Thanks to a heavy optimization process

Feb 19, 2010 09:41 GMT  ·  By
Thanks to a heavy optimization process, Facebook is twice as fast as it was just six months ago
   Thanks to a heavy optimization process, Facebook is twice as fast as it was just six months ago

It looks like Google isn't the only web company with a need for speed. While its efforts border on obsession, another Silicon Valley-based startup turned internet giant is starting to be a contender for the title, one that is quickly becoming Google's main adversary. Facebook has caught the speed bug and seems to be serious. A couple of weeks ago, the social network's engineers showed off a technology, HipHop, which reduced server CPU usage by 50 percent in some cases and now Facebook is boasting that it managed to make the site twice as fast in just six months thanks to heavy optimization and front end.

"From early 2008 to mid 2009, we spent a lot of time following the best practices laid out by pioneers in the web performance field to try and improve TTI [Time to Interact]," Facebook software engineer Jason Sobel writes.

"By June of 2009 we had made significant improvements, cutting median render time in half for users in the United States... We decided to measure TTI at the 75th percentile for all users as a better way to represent how fast the site felt. After looking at the data, we set an ambitious goal to cut this measurement in half by 2010; we had about six months to make Facebook twice as fast," he explains.

"I'm pleased to say that on December 22nd, as a result of these and other efforts, we declared victory on our goal to make the site twice as fast. We even had 9 whole days to spare!" Sobel announces.

Facebook was mostly pleased with the performance of its infrastructure but felt that page loading times could be shorter. Significantly shorter, actually. The team focused on several aspects, which could yield faster loading speeds for most people. One obvious way to do this, though it's easier said than done, was to cut down on the size of the files that had to be loaded for the site to run in the browser.

The engineers were able to reduce the average size of the cookies used by the site by 42 percent and that's before compressing the files. Another area that was improved was in the way the various pages on Facebook share common HTML and CSS code. Before, each page loaded its own custom code even though the elements were the same across many pages. Now, Facebook uses shared code for multiple pages, meaning that once the users download it once, the code will be reused by any other Facebook page they load. This enabled Facebook to decrease the size of the CSS files loaded for every page by 19 percent, and the compression of the HMTL ones by 44 percent.

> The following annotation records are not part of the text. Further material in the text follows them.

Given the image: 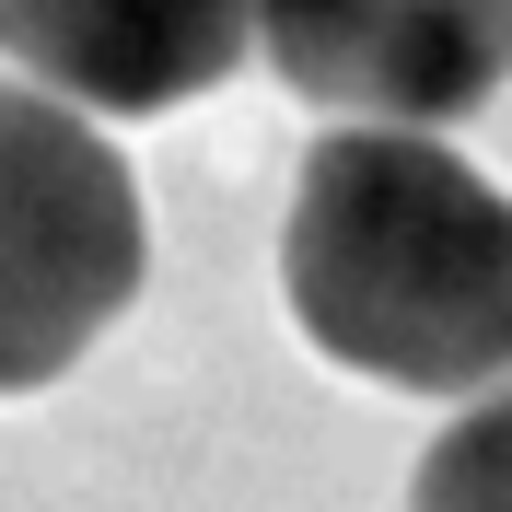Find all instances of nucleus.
<instances>
[{
	"label": "nucleus",
	"mask_w": 512,
	"mask_h": 512,
	"mask_svg": "<svg viewBox=\"0 0 512 512\" xmlns=\"http://www.w3.org/2000/svg\"><path fill=\"white\" fill-rule=\"evenodd\" d=\"M280 291L338 373L396 396L512 384V198L419 128L315 140L280 222Z\"/></svg>",
	"instance_id": "obj_1"
},
{
	"label": "nucleus",
	"mask_w": 512,
	"mask_h": 512,
	"mask_svg": "<svg viewBox=\"0 0 512 512\" xmlns=\"http://www.w3.org/2000/svg\"><path fill=\"white\" fill-rule=\"evenodd\" d=\"M303 105L361 128H443L512 82V0H245Z\"/></svg>",
	"instance_id": "obj_3"
},
{
	"label": "nucleus",
	"mask_w": 512,
	"mask_h": 512,
	"mask_svg": "<svg viewBox=\"0 0 512 512\" xmlns=\"http://www.w3.org/2000/svg\"><path fill=\"white\" fill-rule=\"evenodd\" d=\"M408 512H512V384H489L454 431H431Z\"/></svg>",
	"instance_id": "obj_5"
},
{
	"label": "nucleus",
	"mask_w": 512,
	"mask_h": 512,
	"mask_svg": "<svg viewBox=\"0 0 512 512\" xmlns=\"http://www.w3.org/2000/svg\"><path fill=\"white\" fill-rule=\"evenodd\" d=\"M0 47L24 59V94L70 117H163L210 94L256 47V24L245 0H0Z\"/></svg>",
	"instance_id": "obj_4"
},
{
	"label": "nucleus",
	"mask_w": 512,
	"mask_h": 512,
	"mask_svg": "<svg viewBox=\"0 0 512 512\" xmlns=\"http://www.w3.org/2000/svg\"><path fill=\"white\" fill-rule=\"evenodd\" d=\"M140 291V187L70 105L0 82V396L59 384Z\"/></svg>",
	"instance_id": "obj_2"
}]
</instances>
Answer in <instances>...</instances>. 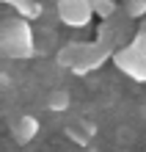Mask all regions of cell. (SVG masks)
Masks as SVG:
<instances>
[{"instance_id": "obj_6", "label": "cell", "mask_w": 146, "mask_h": 152, "mask_svg": "<svg viewBox=\"0 0 146 152\" xmlns=\"http://www.w3.org/2000/svg\"><path fill=\"white\" fill-rule=\"evenodd\" d=\"M8 8H14L17 17H20V20H25V22L39 20V17L44 14V6L36 3V0H11V3H8Z\"/></svg>"}, {"instance_id": "obj_10", "label": "cell", "mask_w": 146, "mask_h": 152, "mask_svg": "<svg viewBox=\"0 0 146 152\" xmlns=\"http://www.w3.org/2000/svg\"><path fill=\"white\" fill-rule=\"evenodd\" d=\"M91 6H94V14L102 17V20H110L116 14V3L113 0H91Z\"/></svg>"}, {"instance_id": "obj_9", "label": "cell", "mask_w": 146, "mask_h": 152, "mask_svg": "<svg viewBox=\"0 0 146 152\" xmlns=\"http://www.w3.org/2000/svg\"><path fill=\"white\" fill-rule=\"evenodd\" d=\"M124 11L130 20H146V0H127Z\"/></svg>"}, {"instance_id": "obj_8", "label": "cell", "mask_w": 146, "mask_h": 152, "mask_svg": "<svg viewBox=\"0 0 146 152\" xmlns=\"http://www.w3.org/2000/svg\"><path fill=\"white\" fill-rule=\"evenodd\" d=\"M44 105H47L50 111H55V113H63V111L69 108V91H63V88L50 91V94H47V100H44Z\"/></svg>"}, {"instance_id": "obj_3", "label": "cell", "mask_w": 146, "mask_h": 152, "mask_svg": "<svg viewBox=\"0 0 146 152\" xmlns=\"http://www.w3.org/2000/svg\"><path fill=\"white\" fill-rule=\"evenodd\" d=\"M113 64L121 69L124 75H130L138 83H146V33L138 31L132 36V42H127L124 47L116 50Z\"/></svg>"}, {"instance_id": "obj_2", "label": "cell", "mask_w": 146, "mask_h": 152, "mask_svg": "<svg viewBox=\"0 0 146 152\" xmlns=\"http://www.w3.org/2000/svg\"><path fill=\"white\" fill-rule=\"evenodd\" d=\"M0 53L11 61H25L33 58L36 53V39H33V28L31 22L20 20V17H6L0 22Z\"/></svg>"}, {"instance_id": "obj_11", "label": "cell", "mask_w": 146, "mask_h": 152, "mask_svg": "<svg viewBox=\"0 0 146 152\" xmlns=\"http://www.w3.org/2000/svg\"><path fill=\"white\" fill-rule=\"evenodd\" d=\"M141 31H143V33H146V20H143V28H141Z\"/></svg>"}, {"instance_id": "obj_4", "label": "cell", "mask_w": 146, "mask_h": 152, "mask_svg": "<svg viewBox=\"0 0 146 152\" xmlns=\"http://www.w3.org/2000/svg\"><path fill=\"white\" fill-rule=\"evenodd\" d=\"M55 14L66 28H86L94 17V6L91 0H58Z\"/></svg>"}, {"instance_id": "obj_5", "label": "cell", "mask_w": 146, "mask_h": 152, "mask_svg": "<svg viewBox=\"0 0 146 152\" xmlns=\"http://www.w3.org/2000/svg\"><path fill=\"white\" fill-rule=\"evenodd\" d=\"M39 119L31 113H22V116H17V119L11 122V138L17 141V144H31V141L39 136Z\"/></svg>"}, {"instance_id": "obj_1", "label": "cell", "mask_w": 146, "mask_h": 152, "mask_svg": "<svg viewBox=\"0 0 146 152\" xmlns=\"http://www.w3.org/2000/svg\"><path fill=\"white\" fill-rule=\"evenodd\" d=\"M116 53L105 44L94 42H66L63 47L58 50L55 56V64L61 69H69L75 75H88V72H97L105 61H110Z\"/></svg>"}, {"instance_id": "obj_7", "label": "cell", "mask_w": 146, "mask_h": 152, "mask_svg": "<svg viewBox=\"0 0 146 152\" xmlns=\"http://www.w3.org/2000/svg\"><path fill=\"white\" fill-rule=\"evenodd\" d=\"M91 133H94V127H88L86 122H75V124H69V127H66V136L75 141L77 147H88Z\"/></svg>"}]
</instances>
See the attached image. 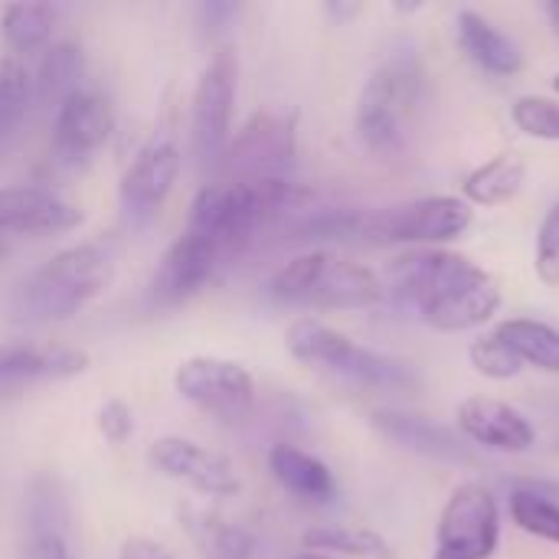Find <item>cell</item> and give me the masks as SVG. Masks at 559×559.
Listing matches in <instances>:
<instances>
[{
	"mask_svg": "<svg viewBox=\"0 0 559 559\" xmlns=\"http://www.w3.org/2000/svg\"><path fill=\"white\" fill-rule=\"evenodd\" d=\"M390 285L436 331H472L501 308V285L472 259L445 249H416L390 265Z\"/></svg>",
	"mask_w": 559,
	"mask_h": 559,
	"instance_id": "6da1fadb",
	"label": "cell"
},
{
	"mask_svg": "<svg viewBox=\"0 0 559 559\" xmlns=\"http://www.w3.org/2000/svg\"><path fill=\"white\" fill-rule=\"evenodd\" d=\"M115 278L111 255L95 246H69L26 275L7 298V318L13 324H56L79 314Z\"/></svg>",
	"mask_w": 559,
	"mask_h": 559,
	"instance_id": "7a4b0ae2",
	"label": "cell"
},
{
	"mask_svg": "<svg viewBox=\"0 0 559 559\" xmlns=\"http://www.w3.org/2000/svg\"><path fill=\"white\" fill-rule=\"evenodd\" d=\"M423 69L413 56L386 59L357 102V134L377 157H403L423 108Z\"/></svg>",
	"mask_w": 559,
	"mask_h": 559,
	"instance_id": "3957f363",
	"label": "cell"
},
{
	"mask_svg": "<svg viewBox=\"0 0 559 559\" xmlns=\"http://www.w3.org/2000/svg\"><path fill=\"white\" fill-rule=\"evenodd\" d=\"M285 347L295 360L331 370L357 386L390 390V393H413L419 390V377L409 364L377 354L370 347L354 344L347 334L334 331L318 318H298L285 331Z\"/></svg>",
	"mask_w": 559,
	"mask_h": 559,
	"instance_id": "277c9868",
	"label": "cell"
},
{
	"mask_svg": "<svg viewBox=\"0 0 559 559\" xmlns=\"http://www.w3.org/2000/svg\"><path fill=\"white\" fill-rule=\"evenodd\" d=\"M269 295L275 301L308 308H370L383 298V282L360 262L311 249L272 275Z\"/></svg>",
	"mask_w": 559,
	"mask_h": 559,
	"instance_id": "5b68a950",
	"label": "cell"
},
{
	"mask_svg": "<svg viewBox=\"0 0 559 559\" xmlns=\"http://www.w3.org/2000/svg\"><path fill=\"white\" fill-rule=\"evenodd\" d=\"M472 226V203L459 197H423L390 210L354 213L350 239L370 242H449Z\"/></svg>",
	"mask_w": 559,
	"mask_h": 559,
	"instance_id": "8992f818",
	"label": "cell"
},
{
	"mask_svg": "<svg viewBox=\"0 0 559 559\" xmlns=\"http://www.w3.org/2000/svg\"><path fill=\"white\" fill-rule=\"evenodd\" d=\"M501 537L498 501L485 485H462L439 518L436 559H491Z\"/></svg>",
	"mask_w": 559,
	"mask_h": 559,
	"instance_id": "52a82bcc",
	"label": "cell"
},
{
	"mask_svg": "<svg viewBox=\"0 0 559 559\" xmlns=\"http://www.w3.org/2000/svg\"><path fill=\"white\" fill-rule=\"evenodd\" d=\"M239 66L229 46L216 49L193 92V147L203 167H216L229 147Z\"/></svg>",
	"mask_w": 559,
	"mask_h": 559,
	"instance_id": "ba28073f",
	"label": "cell"
},
{
	"mask_svg": "<svg viewBox=\"0 0 559 559\" xmlns=\"http://www.w3.org/2000/svg\"><path fill=\"white\" fill-rule=\"evenodd\" d=\"M298 154L295 118L282 111H259L226 147V180H265L282 177Z\"/></svg>",
	"mask_w": 559,
	"mask_h": 559,
	"instance_id": "9c48e42d",
	"label": "cell"
},
{
	"mask_svg": "<svg viewBox=\"0 0 559 559\" xmlns=\"http://www.w3.org/2000/svg\"><path fill=\"white\" fill-rule=\"evenodd\" d=\"M174 386L187 403L223 419H239L255 403L252 373L226 357H210V354L187 357L174 373Z\"/></svg>",
	"mask_w": 559,
	"mask_h": 559,
	"instance_id": "30bf717a",
	"label": "cell"
},
{
	"mask_svg": "<svg viewBox=\"0 0 559 559\" xmlns=\"http://www.w3.org/2000/svg\"><path fill=\"white\" fill-rule=\"evenodd\" d=\"M180 177V151L174 141L160 138L138 151L121 177V210L131 226H147L157 219L164 200Z\"/></svg>",
	"mask_w": 559,
	"mask_h": 559,
	"instance_id": "8fae6325",
	"label": "cell"
},
{
	"mask_svg": "<svg viewBox=\"0 0 559 559\" xmlns=\"http://www.w3.org/2000/svg\"><path fill=\"white\" fill-rule=\"evenodd\" d=\"M115 131V108L111 102L95 92V88H79L72 92L52 118V154L75 167L88 160Z\"/></svg>",
	"mask_w": 559,
	"mask_h": 559,
	"instance_id": "7c38bea8",
	"label": "cell"
},
{
	"mask_svg": "<svg viewBox=\"0 0 559 559\" xmlns=\"http://www.w3.org/2000/svg\"><path fill=\"white\" fill-rule=\"evenodd\" d=\"M147 459L160 475L183 481L206 498H229L239 491V478H236V468L229 465V459H223L219 452H213L193 439L160 436L151 445Z\"/></svg>",
	"mask_w": 559,
	"mask_h": 559,
	"instance_id": "4fadbf2b",
	"label": "cell"
},
{
	"mask_svg": "<svg viewBox=\"0 0 559 559\" xmlns=\"http://www.w3.org/2000/svg\"><path fill=\"white\" fill-rule=\"evenodd\" d=\"M219 262H223V255L210 239L183 229L170 242V249L164 252V259L154 269V278H151V288H147L151 301L160 305V308L187 301L190 295H197L213 278Z\"/></svg>",
	"mask_w": 559,
	"mask_h": 559,
	"instance_id": "5bb4252c",
	"label": "cell"
},
{
	"mask_svg": "<svg viewBox=\"0 0 559 559\" xmlns=\"http://www.w3.org/2000/svg\"><path fill=\"white\" fill-rule=\"evenodd\" d=\"M82 223V210L49 187L20 183L0 190V233L52 236L69 233Z\"/></svg>",
	"mask_w": 559,
	"mask_h": 559,
	"instance_id": "9a60e30c",
	"label": "cell"
},
{
	"mask_svg": "<svg viewBox=\"0 0 559 559\" xmlns=\"http://www.w3.org/2000/svg\"><path fill=\"white\" fill-rule=\"evenodd\" d=\"M373 429L380 436H386L390 442L423 455V459H436V462H452V465H475V452L472 445L449 426L432 423L426 416L416 413H403V409H377L370 416Z\"/></svg>",
	"mask_w": 559,
	"mask_h": 559,
	"instance_id": "2e32d148",
	"label": "cell"
},
{
	"mask_svg": "<svg viewBox=\"0 0 559 559\" xmlns=\"http://www.w3.org/2000/svg\"><path fill=\"white\" fill-rule=\"evenodd\" d=\"M459 432L485 449H498V452H527L537 442V432L531 426V419L491 396H472L459 406Z\"/></svg>",
	"mask_w": 559,
	"mask_h": 559,
	"instance_id": "e0dca14e",
	"label": "cell"
},
{
	"mask_svg": "<svg viewBox=\"0 0 559 559\" xmlns=\"http://www.w3.org/2000/svg\"><path fill=\"white\" fill-rule=\"evenodd\" d=\"M88 370V354L72 347H39L26 341L0 344V396L26 383L72 380Z\"/></svg>",
	"mask_w": 559,
	"mask_h": 559,
	"instance_id": "ac0fdd59",
	"label": "cell"
},
{
	"mask_svg": "<svg viewBox=\"0 0 559 559\" xmlns=\"http://www.w3.org/2000/svg\"><path fill=\"white\" fill-rule=\"evenodd\" d=\"M269 472L275 475V481H278L288 495H295V498H301V501L331 504V501L337 498L334 472H331L321 459L308 455V452L298 449V445H288V442L272 445V452H269Z\"/></svg>",
	"mask_w": 559,
	"mask_h": 559,
	"instance_id": "d6986e66",
	"label": "cell"
},
{
	"mask_svg": "<svg viewBox=\"0 0 559 559\" xmlns=\"http://www.w3.org/2000/svg\"><path fill=\"white\" fill-rule=\"evenodd\" d=\"M455 29H459V43L468 52V59L478 62L485 72H491V75L521 72V66H524L521 46L508 33H501L491 20H485L481 13L462 10L455 20Z\"/></svg>",
	"mask_w": 559,
	"mask_h": 559,
	"instance_id": "ffe728a7",
	"label": "cell"
},
{
	"mask_svg": "<svg viewBox=\"0 0 559 559\" xmlns=\"http://www.w3.org/2000/svg\"><path fill=\"white\" fill-rule=\"evenodd\" d=\"M180 527L190 534V540L197 544V550L206 559L255 557V537L216 511H203V508L187 504V508H180Z\"/></svg>",
	"mask_w": 559,
	"mask_h": 559,
	"instance_id": "44dd1931",
	"label": "cell"
},
{
	"mask_svg": "<svg viewBox=\"0 0 559 559\" xmlns=\"http://www.w3.org/2000/svg\"><path fill=\"white\" fill-rule=\"evenodd\" d=\"M524 180H527L524 157H518V154H498V157H491L488 164L475 167L465 177L462 193H465V203L501 206V203H511L524 190Z\"/></svg>",
	"mask_w": 559,
	"mask_h": 559,
	"instance_id": "7402d4cb",
	"label": "cell"
},
{
	"mask_svg": "<svg viewBox=\"0 0 559 559\" xmlns=\"http://www.w3.org/2000/svg\"><path fill=\"white\" fill-rule=\"evenodd\" d=\"M82 72H85V59L82 49L75 43H52L36 69V98L43 105H62L72 92L82 88Z\"/></svg>",
	"mask_w": 559,
	"mask_h": 559,
	"instance_id": "603a6c76",
	"label": "cell"
},
{
	"mask_svg": "<svg viewBox=\"0 0 559 559\" xmlns=\"http://www.w3.org/2000/svg\"><path fill=\"white\" fill-rule=\"evenodd\" d=\"M33 105V79L16 59H0V160L16 144Z\"/></svg>",
	"mask_w": 559,
	"mask_h": 559,
	"instance_id": "cb8c5ba5",
	"label": "cell"
},
{
	"mask_svg": "<svg viewBox=\"0 0 559 559\" xmlns=\"http://www.w3.org/2000/svg\"><path fill=\"white\" fill-rule=\"evenodd\" d=\"M495 334L521 357V364L559 373V331H554L550 324L531 318H511L501 321Z\"/></svg>",
	"mask_w": 559,
	"mask_h": 559,
	"instance_id": "d4e9b609",
	"label": "cell"
},
{
	"mask_svg": "<svg viewBox=\"0 0 559 559\" xmlns=\"http://www.w3.org/2000/svg\"><path fill=\"white\" fill-rule=\"evenodd\" d=\"M52 26H56V10L49 3H33V0L7 3L3 16H0L3 39L16 52L43 49L52 36Z\"/></svg>",
	"mask_w": 559,
	"mask_h": 559,
	"instance_id": "484cf974",
	"label": "cell"
},
{
	"mask_svg": "<svg viewBox=\"0 0 559 559\" xmlns=\"http://www.w3.org/2000/svg\"><path fill=\"white\" fill-rule=\"evenodd\" d=\"M308 554H344V557H367V559H393L390 544L367 531V527H337V524H324V527H311L301 537Z\"/></svg>",
	"mask_w": 559,
	"mask_h": 559,
	"instance_id": "4316f807",
	"label": "cell"
},
{
	"mask_svg": "<svg viewBox=\"0 0 559 559\" xmlns=\"http://www.w3.org/2000/svg\"><path fill=\"white\" fill-rule=\"evenodd\" d=\"M26 524H29V537H66L69 540V498L46 475L33 478L26 488Z\"/></svg>",
	"mask_w": 559,
	"mask_h": 559,
	"instance_id": "83f0119b",
	"label": "cell"
},
{
	"mask_svg": "<svg viewBox=\"0 0 559 559\" xmlns=\"http://www.w3.org/2000/svg\"><path fill=\"white\" fill-rule=\"evenodd\" d=\"M511 518L524 534H534L540 540L559 544V504L547 501L534 491H518L511 498Z\"/></svg>",
	"mask_w": 559,
	"mask_h": 559,
	"instance_id": "f1b7e54d",
	"label": "cell"
},
{
	"mask_svg": "<svg viewBox=\"0 0 559 559\" xmlns=\"http://www.w3.org/2000/svg\"><path fill=\"white\" fill-rule=\"evenodd\" d=\"M472 357V367L488 377V380H511L524 370L521 357L498 337V334H488V337H478L468 350Z\"/></svg>",
	"mask_w": 559,
	"mask_h": 559,
	"instance_id": "f546056e",
	"label": "cell"
},
{
	"mask_svg": "<svg viewBox=\"0 0 559 559\" xmlns=\"http://www.w3.org/2000/svg\"><path fill=\"white\" fill-rule=\"evenodd\" d=\"M514 124L540 141H559V102L550 98H537V95H524L514 102L511 108Z\"/></svg>",
	"mask_w": 559,
	"mask_h": 559,
	"instance_id": "4dcf8cb0",
	"label": "cell"
},
{
	"mask_svg": "<svg viewBox=\"0 0 559 559\" xmlns=\"http://www.w3.org/2000/svg\"><path fill=\"white\" fill-rule=\"evenodd\" d=\"M537 278L550 288L559 285V203L544 216L540 236H537Z\"/></svg>",
	"mask_w": 559,
	"mask_h": 559,
	"instance_id": "1f68e13d",
	"label": "cell"
},
{
	"mask_svg": "<svg viewBox=\"0 0 559 559\" xmlns=\"http://www.w3.org/2000/svg\"><path fill=\"white\" fill-rule=\"evenodd\" d=\"M98 432H102L108 442H115V445L128 442L131 432H134V413H131V406H128L124 400H108V403L98 409Z\"/></svg>",
	"mask_w": 559,
	"mask_h": 559,
	"instance_id": "d6a6232c",
	"label": "cell"
},
{
	"mask_svg": "<svg viewBox=\"0 0 559 559\" xmlns=\"http://www.w3.org/2000/svg\"><path fill=\"white\" fill-rule=\"evenodd\" d=\"M23 559H75L66 537H29Z\"/></svg>",
	"mask_w": 559,
	"mask_h": 559,
	"instance_id": "836d02e7",
	"label": "cell"
},
{
	"mask_svg": "<svg viewBox=\"0 0 559 559\" xmlns=\"http://www.w3.org/2000/svg\"><path fill=\"white\" fill-rule=\"evenodd\" d=\"M118 559H174L157 540H147V537H131L124 547H121V554Z\"/></svg>",
	"mask_w": 559,
	"mask_h": 559,
	"instance_id": "e575fe53",
	"label": "cell"
},
{
	"mask_svg": "<svg viewBox=\"0 0 559 559\" xmlns=\"http://www.w3.org/2000/svg\"><path fill=\"white\" fill-rule=\"evenodd\" d=\"M236 13V3H219V0H210V3H203L200 7V16H203V23L210 26V29H219L229 16Z\"/></svg>",
	"mask_w": 559,
	"mask_h": 559,
	"instance_id": "d590c367",
	"label": "cell"
},
{
	"mask_svg": "<svg viewBox=\"0 0 559 559\" xmlns=\"http://www.w3.org/2000/svg\"><path fill=\"white\" fill-rule=\"evenodd\" d=\"M547 13H550V23H554V29H557L559 36V0H554V3L547 7Z\"/></svg>",
	"mask_w": 559,
	"mask_h": 559,
	"instance_id": "8d00e7d4",
	"label": "cell"
},
{
	"mask_svg": "<svg viewBox=\"0 0 559 559\" xmlns=\"http://www.w3.org/2000/svg\"><path fill=\"white\" fill-rule=\"evenodd\" d=\"M295 559H334V557H328V554H298Z\"/></svg>",
	"mask_w": 559,
	"mask_h": 559,
	"instance_id": "74e56055",
	"label": "cell"
},
{
	"mask_svg": "<svg viewBox=\"0 0 559 559\" xmlns=\"http://www.w3.org/2000/svg\"><path fill=\"white\" fill-rule=\"evenodd\" d=\"M7 255V246H3V239H0V259Z\"/></svg>",
	"mask_w": 559,
	"mask_h": 559,
	"instance_id": "f35d334b",
	"label": "cell"
},
{
	"mask_svg": "<svg viewBox=\"0 0 559 559\" xmlns=\"http://www.w3.org/2000/svg\"><path fill=\"white\" fill-rule=\"evenodd\" d=\"M554 88H557V92H559V72H557V75H554Z\"/></svg>",
	"mask_w": 559,
	"mask_h": 559,
	"instance_id": "ab89813d",
	"label": "cell"
}]
</instances>
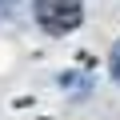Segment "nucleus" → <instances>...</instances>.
I'll return each instance as SVG.
<instances>
[{
    "label": "nucleus",
    "mask_w": 120,
    "mask_h": 120,
    "mask_svg": "<svg viewBox=\"0 0 120 120\" xmlns=\"http://www.w3.org/2000/svg\"><path fill=\"white\" fill-rule=\"evenodd\" d=\"M32 12H36V24L48 36H68L84 20V0H36Z\"/></svg>",
    "instance_id": "obj_1"
},
{
    "label": "nucleus",
    "mask_w": 120,
    "mask_h": 120,
    "mask_svg": "<svg viewBox=\"0 0 120 120\" xmlns=\"http://www.w3.org/2000/svg\"><path fill=\"white\" fill-rule=\"evenodd\" d=\"M108 72L120 80V44H116V48H112V56H108Z\"/></svg>",
    "instance_id": "obj_2"
}]
</instances>
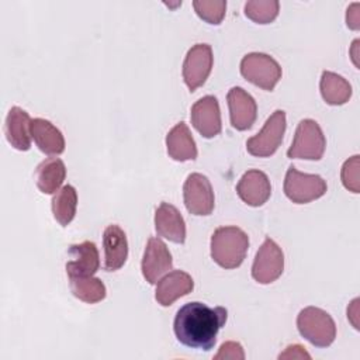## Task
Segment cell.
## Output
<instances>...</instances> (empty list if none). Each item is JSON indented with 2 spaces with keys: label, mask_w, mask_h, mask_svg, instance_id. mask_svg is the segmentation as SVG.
Instances as JSON below:
<instances>
[{
  "label": "cell",
  "mask_w": 360,
  "mask_h": 360,
  "mask_svg": "<svg viewBox=\"0 0 360 360\" xmlns=\"http://www.w3.org/2000/svg\"><path fill=\"white\" fill-rule=\"evenodd\" d=\"M231 125L238 131L252 128L257 117V104L255 98L242 87H232L226 94Z\"/></svg>",
  "instance_id": "cell-13"
},
{
  "label": "cell",
  "mask_w": 360,
  "mask_h": 360,
  "mask_svg": "<svg viewBox=\"0 0 360 360\" xmlns=\"http://www.w3.org/2000/svg\"><path fill=\"white\" fill-rule=\"evenodd\" d=\"M280 11L277 0H250L245 3V15L257 24H270Z\"/></svg>",
  "instance_id": "cell-26"
},
{
  "label": "cell",
  "mask_w": 360,
  "mask_h": 360,
  "mask_svg": "<svg viewBox=\"0 0 360 360\" xmlns=\"http://www.w3.org/2000/svg\"><path fill=\"white\" fill-rule=\"evenodd\" d=\"M167 153L173 160L187 162L197 159V146L186 122L180 121L166 135Z\"/></svg>",
  "instance_id": "cell-20"
},
{
  "label": "cell",
  "mask_w": 360,
  "mask_h": 360,
  "mask_svg": "<svg viewBox=\"0 0 360 360\" xmlns=\"http://www.w3.org/2000/svg\"><path fill=\"white\" fill-rule=\"evenodd\" d=\"M66 177V167L62 159L48 158L35 169L37 187L44 194H53L59 190Z\"/></svg>",
  "instance_id": "cell-22"
},
{
  "label": "cell",
  "mask_w": 360,
  "mask_h": 360,
  "mask_svg": "<svg viewBox=\"0 0 360 360\" xmlns=\"http://www.w3.org/2000/svg\"><path fill=\"white\" fill-rule=\"evenodd\" d=\"M309 359L311 356L305 352V347L300 345H290L284 353L278 354V359Z\"/></svg>",
  "instance_id": "cell-31"
},
{
  "label": "cell",
  "mask_w": 360,
  "mask_h": 360,
  "mask_svg": "<svg viewBox=\"0 0 360 360\" xmlns=\"http://www.w3.org/2000/svg\"><path fill=\"white\" fill-rule=\"evenodd\" d=\"M226 318L228 311L224 307L211 308L207 304L193 301L179 308L173 321V330L181 345L208 352L214 347L217 335Z\"/></svg>",
  "instance_id": "cell-1"
},
{
  "label": "cell",
  "mask_w": 360,
  "mask_h": 360,
  "mask_svg": "<svg viewBox=\"0 0 360 360\" xmlns=\"http://www.w3.org/2000/svg\"><path fill=\"white\" fill-rule=\"evenodd\" d=\"M284 270V253L281 248L270 238H266L259 248L253 264L252 277L260 284L276 281Z\"/></svg>",
  "instance_id": "cell-8"
},
{
  "label": "cell",
  "mask_w": 360,
  "mask_h": 360,
  "mask_svg": "<svg viewBox=\"0 0 360 360\" xmlns=\"http://www.w3.org/2000/svg\"><path fill=\"white\" fill-rule=\"evenodd\" d=\"M66 273L69 277H90L100 267V256L94 242L84 240L69 246Z\"/></svg>",
  "instance_id": "cell-15"
},
{
  "label": "cell",
  "mask_w": 360,
  "mask_h": 360,
  "mask_svg": "<svg viewBox=\"0 0 360 360\" xmlns=\"http://www.w3.org/2000/svg\"><path fill=\"white\" fill-rule=\"evenodd\" d=\"M72 294L83 302L96 304L105 298L107 290L104 283L97 277H69Z\"/></svg>",
  "instance_id": "cell-25"
},
{
  "label": "cell",
  "mask_w": 360,
  "mask_h": 360,
  "mask_svg": "<svg viewBox=\"0 0 360 360\" xmlns=\"http://www.w3.org/2000/svg\"><path fill=\"white\" fill-rule=\"evenodd\" d=\"M77 208V193L76 188L70 184L59 188L52 197V214L53 218L62 225L68 226L75 215Z\"/></svg>",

One final area of the code that needed some optimizing was JavaScript. As the site grew and added more features, the code base needed to grow as well. But after analyzing the various JavaScript code used on the site, the Facebook engineers realized that many of the features could use common code to accomplish much of what they required. Facebook created a new base library it called the Primer, which is reused by various features on the site. This resulted in a 40 percent decrease in JavaScript file size downloaded per page.

Finally, Facebook decided to split up the elements on a page so that they load separately. "We call the whole system BigPipe and it allows us to break our web pages up in to logical blocks of content, called Pagelets, and pipeline the generation and render of these Pagelets. Looking at the home page, for example, think of the newsfeed as one Pagelet, the Suggestions box another, and the advertisement yet another," Sobel reveals. The idea is to give the browser something to do while the other components are still being processed. This also makes everything seem faster for the user even if the load times are the same as just showing everything in one big push.